__PASSAGE FOR REVIEW__

Content starts

Record of the Discussions of Rajani Palme Dutt with M.K. Gandhi, Sardar Patel and Jawaharlal Nehru
(4th, 8th and 9th April, 1946)
Introduction
The British Communist Rajani Palme Dutt is rightly remembered in this country for his book ‘India Today’ which is still unsurpassed as a Marxist introduction to modern Indian history finding its match and complement only in the awesome volume by A. M. Dyakov, ‘India in the Period During and After the Second World War 1939-1949’, Moscow, 1952 (in Russian). Born in Cambridge where his father was a doctor in a working class area, from early childhood R.P. Dutt came into contact with many of the legendary figures of the Indian independence movement who visited this university town A founding member of the Communist Party of Great Britain and an expert on Indian questions he was a stalwart supporter of Indian independence and made important interventions in the communist movement in this country, notably in convincing the CPI in 1946 to modify its approach to the Pakistan question. Despite his family links with India the British authorities did not grant him permission to visit the subcontinent until the time of the visit of the British Cabinet Mission in 1946. At that time he was Vice-Chairman of the Communist Party of Great Britain. While in India R.P. Dutt functioned as a correspondent of The Daily Worker and conducted interviews with the leadership of the Congress Party.
The interviews with the Congress leaders on the eve of political independence and partition indicate the political concern of R.P. Dutt to smoothen the way of co-operation internationally between the Communist movement, the democratic camp and the national movement, and, as a corollary of this to explore the possibilities of building broader links between the Congress Party and the Communist Party of India, on lines analogous to the relations in Britain between the Communist Party of Great Britain and the ruling Labour Party in the post-war period, in order to facilitate a broad programme of national reconstruction.
This task was not an easy one because of the collisions of the two parties in the 1940s on the ‘August revolution’ of 1942 which was seen by the CPI as an event which assisted the very real threat of the Japanese fascist invasion of India at a conjuncture when the international democratic forces were exerting every nerve to defeat Nazism and Fascism; and, the differences of the two on the stand to be adopted on the demand for Pakistan by the Muslim League. These differences widened as the Congress established an ‘enquiry’ into the CPI line at the All-India Congress Committee meeting in September 1945 and took the decision to bar members of the CPI from holding positions of responsibility in the Congress. Differences were marked on the refusal of the Congress Party to reach an agreement with the Muslim League which contributed to the weakening of the anti-colonial struggle against the British and the failure to create a united Indian state on the basis of a voluntary union. The interviews reveal these frictions between the CPI and the Congress: on Congress-League unity in addition to the tensions which arose from the militant role of the CPI in the revolt of the naval ratings in 1946. Sardar Patel posed these questions in the sharpest fashion.

Content ends

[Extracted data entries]

Content starts

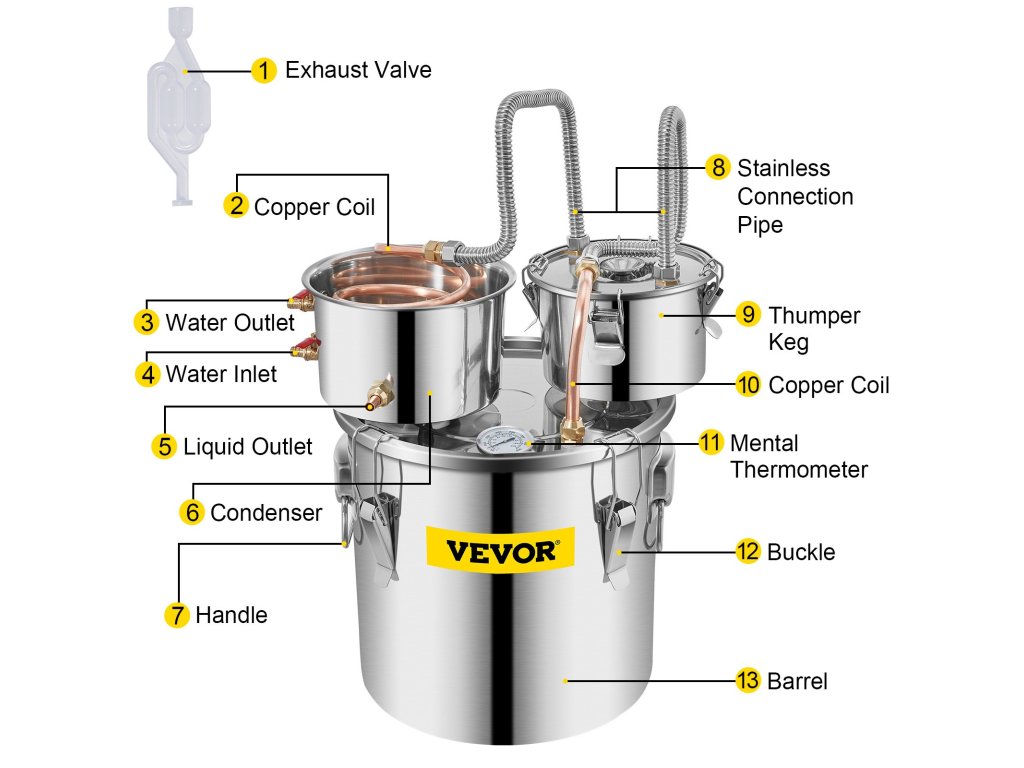 1 Exhaust Valve

2 Copper Coil

3 Water Outlet

4 Water Inlet

5 Liquid Outlet

6 Condenser

7 Handle

8 Stainless Connection Pipe

9 Thumper Keg

10 Copper Coil

11 Mental Thermometer

12 Buckle

13 Barrel

VEVOR®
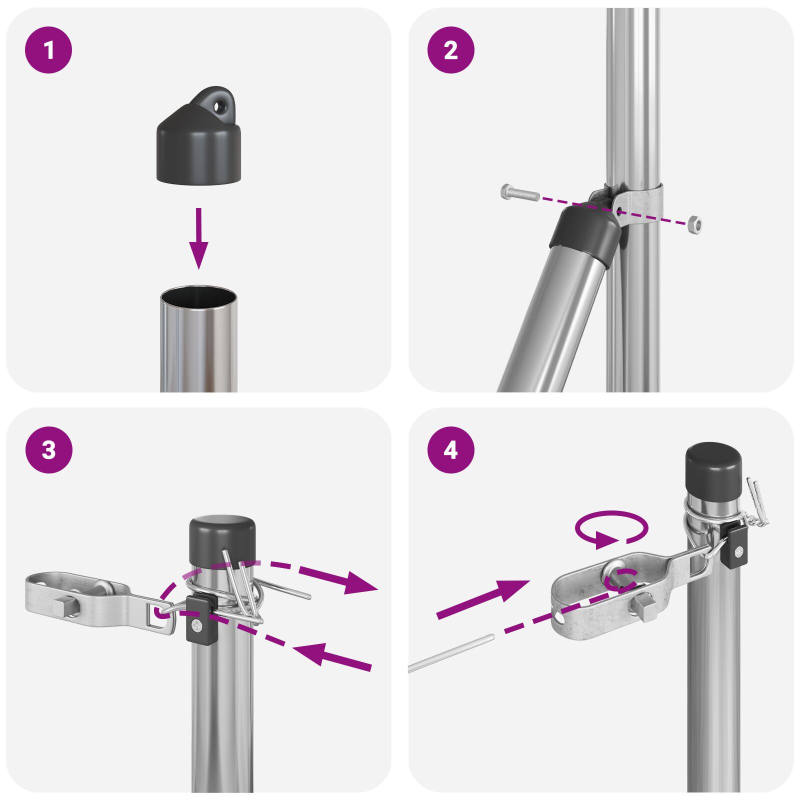 1

2

3

4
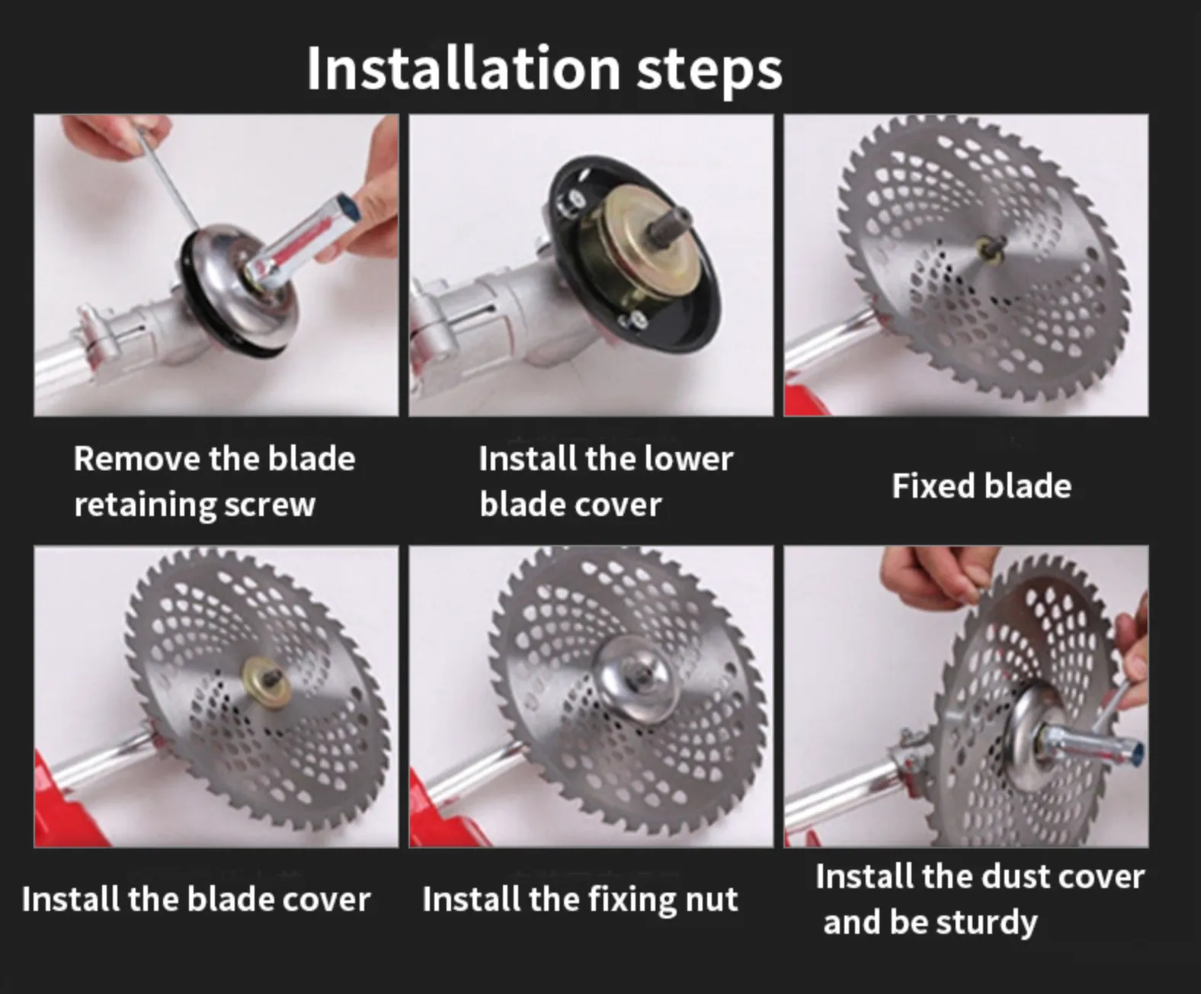 Installation steps

Remove the blade retaining screw

Install the lower blade cover

Fixed blade

Install the blade cover

Install the fixing nut

Install the dust cover and be sturdy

Content ends

__CHECK YOUR UNDERSTANDING__
a – List every political party named in the text on Rajani Palme Dutt's 1946 discussions.
b – In the text on Rajani Palme Dutt's 1946 discussions, retype the passage starting with "The interviews with" and going on through "of national reconstruction.".

__TASK-BY-TASK OUTPUTS__
a –
Communist Party of Great Britain
Communist Party of India (CPI)
Congress Party
Labour Party
Muslim League

b –
The interviews with the Congress leaders on the eve of political independence and partition indicate the political concern of R.P. Dutt to smoothen the way of co-operation internationally between the Communist movement, the democratic camp and the national movement, and, as a corollary of this to explore the possibilities of building broader links between the Congress Party and the Communist Party of India, on lines analogous to the relations in Britain between the Communist Party of Great Britain and the ruling Labour Party in the post-war period, in order to facilitate a broad programme of national reconstruction.